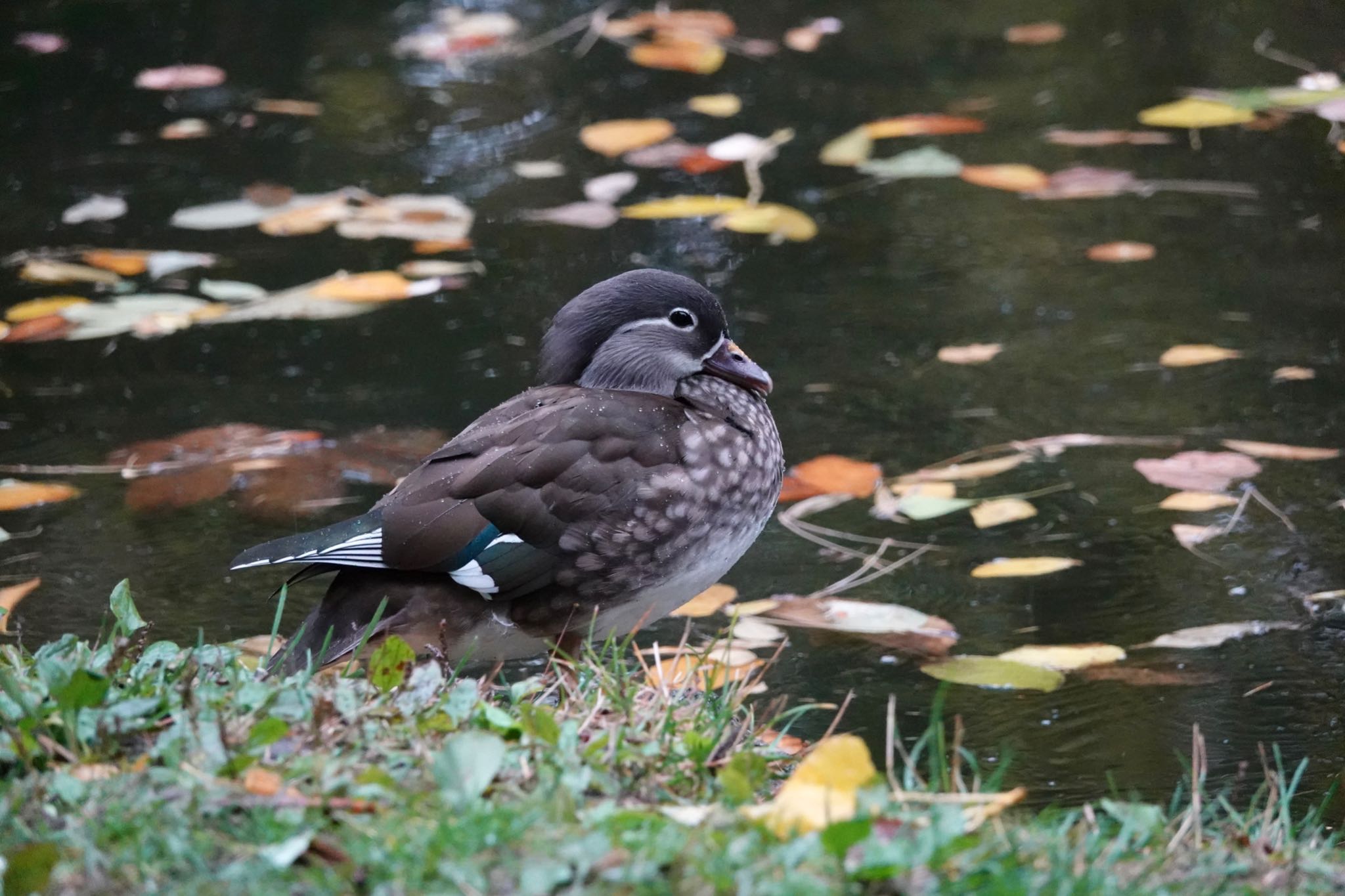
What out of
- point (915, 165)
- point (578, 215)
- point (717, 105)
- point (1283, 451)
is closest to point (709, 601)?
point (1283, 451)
---
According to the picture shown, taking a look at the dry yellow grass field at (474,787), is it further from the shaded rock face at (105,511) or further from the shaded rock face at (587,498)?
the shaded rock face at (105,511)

* STATED GOAL *
State how many lines in the items above include the word "shaded". Give only the number.

* CORRECT RESPONSE *
2